The participants also stressed that GDPR is now a global trend. The Wall Street Journal is hosting an event whether the U.S. should adopt GDPR-like legislation. This shows that he EU data protection rules – though they may differ as to the grounds for such regulation given that online privacy is a fundamental right in the European Union – are gaining serious attention worldwide.

When it comes to data collection and management, the members of the European Parliament (MEPs) and the representatives stressed that nobody can process personal data if consent is not given freely. Though there might be other grounds for data processing, when this is the chosen ground, consent must be given freely by the data owners. The national DPAs are seeking for showcase opportunities, and citizens are encouraged to signal wrongdoings to them.

The third hearing, to be held on 2 July 2018, will focus on possible solutions, EU policies that could remedy the negative consequences and prevent these incidents from happening again. Facebook COO Sheryl Sandberg, and a couple of European Commissioners have also been invited to the hearing.

What can companies in the Silicon Valley learn from this?

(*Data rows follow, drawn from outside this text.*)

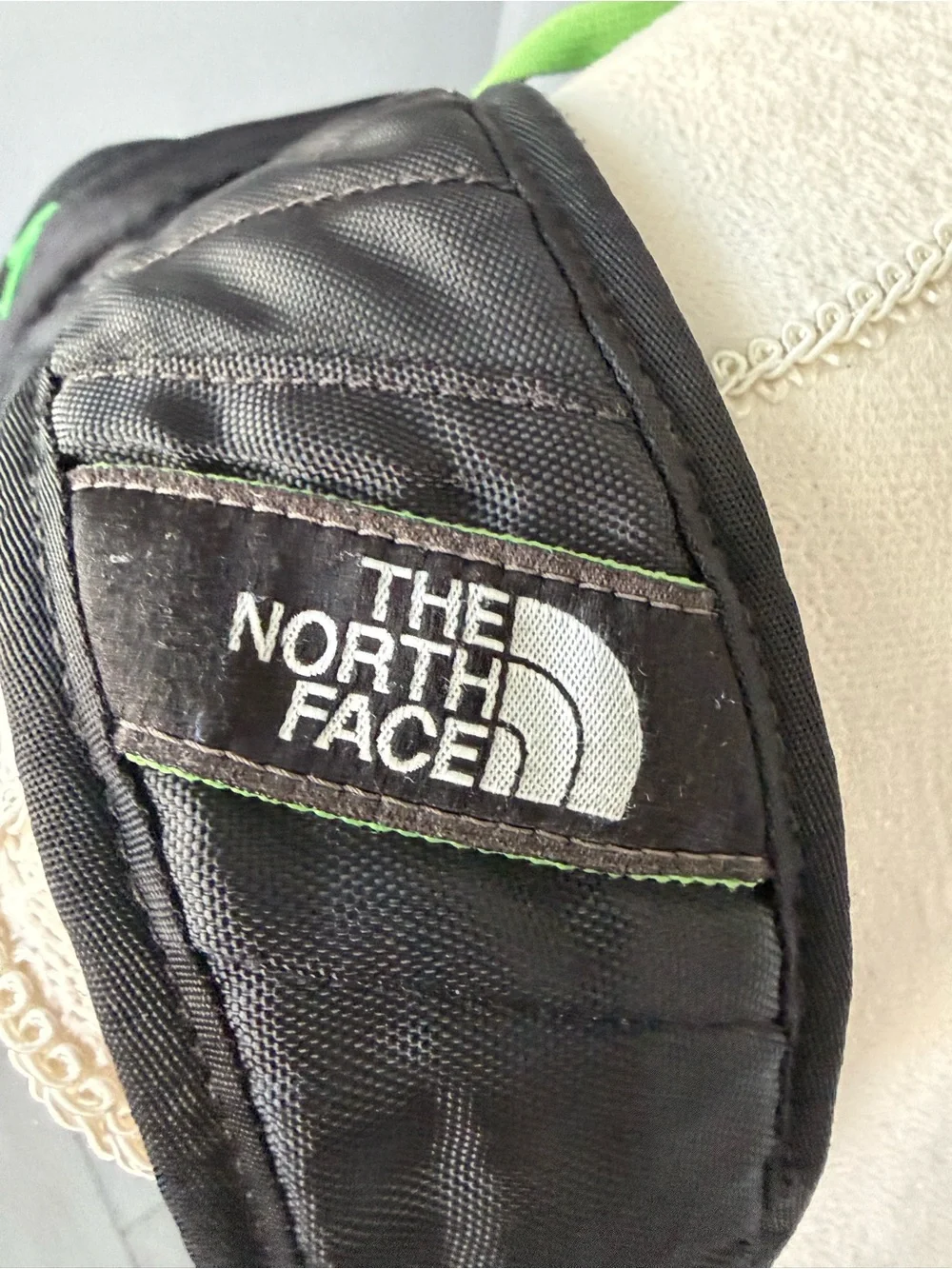 North Face Wasatch Large Black & Green Men's Backpack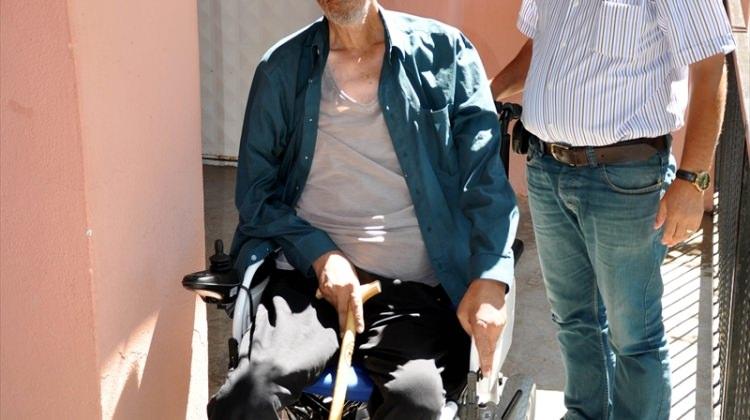 Tunceli'de engelli vatandaşa tekerlekli sandalye yardımı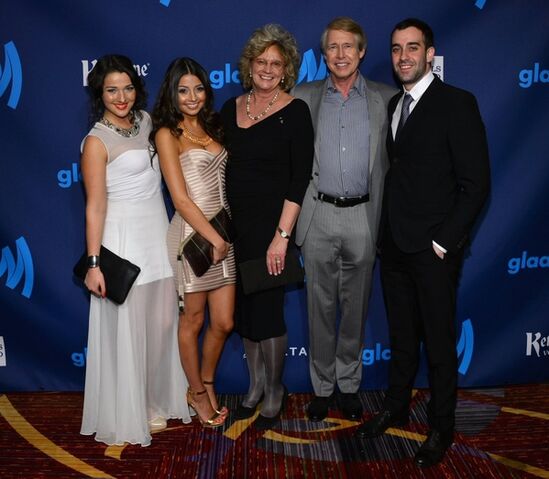 File:Normal 9GLAAD02.jpg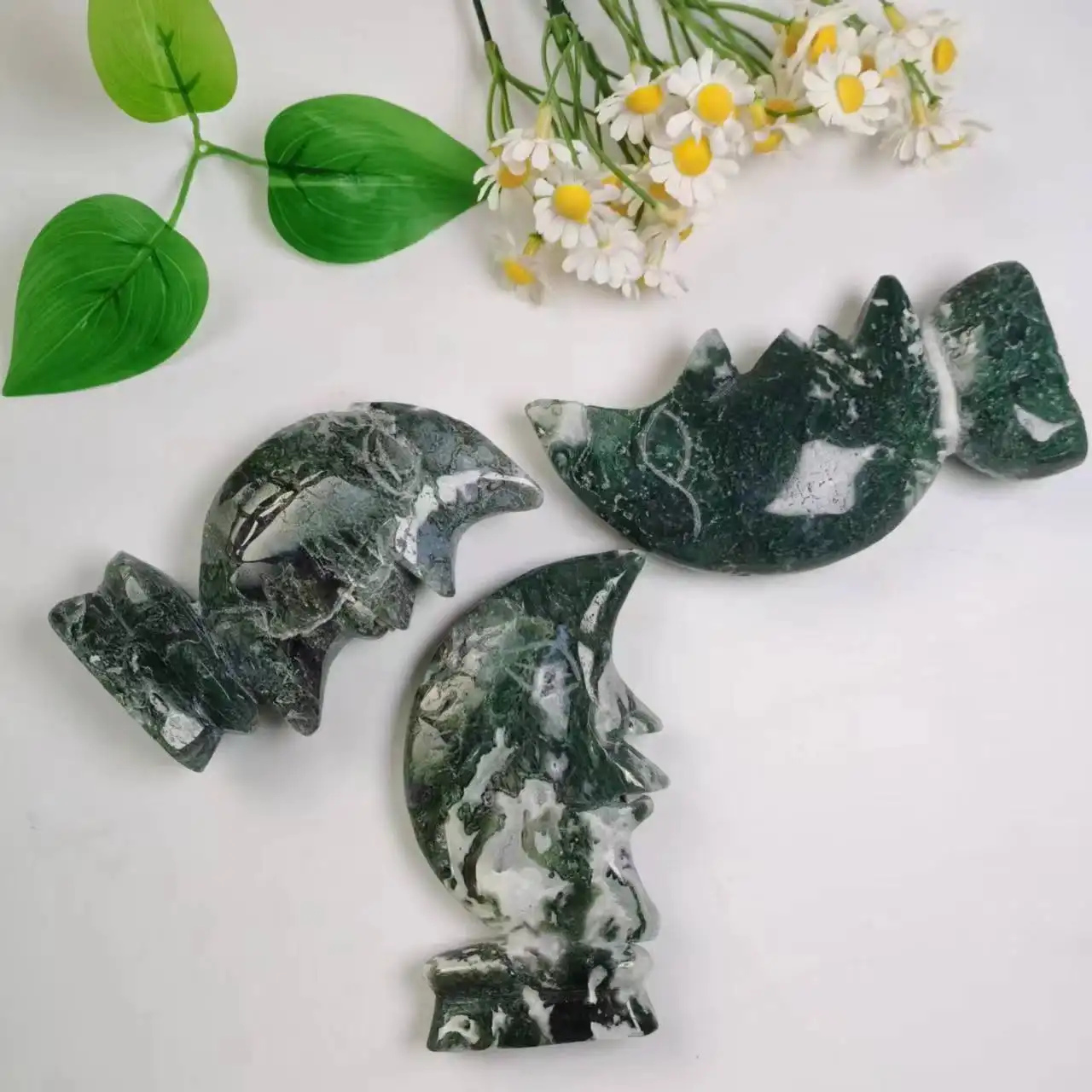 High Quality Quartz Moss Agate Moon Shape Healing Crystal Magic For Gift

If you are a company that is collecting, treating, handling, “trespassing” data that originates in the European Union, you have several obligations under the General Data Protection Regulation: stricter and more transparent data processing, responsibilities, system-level security upgrade and communication responsibilities towards consumers and regulators. It is not only your reputation that is at stake, but a 2-4% of your annual global income if found afoul of the law. Also, to note that there is, generally, no “European Body” that will contact you in case of inquiry. It will be the national regulators to conduct investigations, which now have direct enforcement powers and are hungry to test those powers. This may split your effort when conducting business in the EU.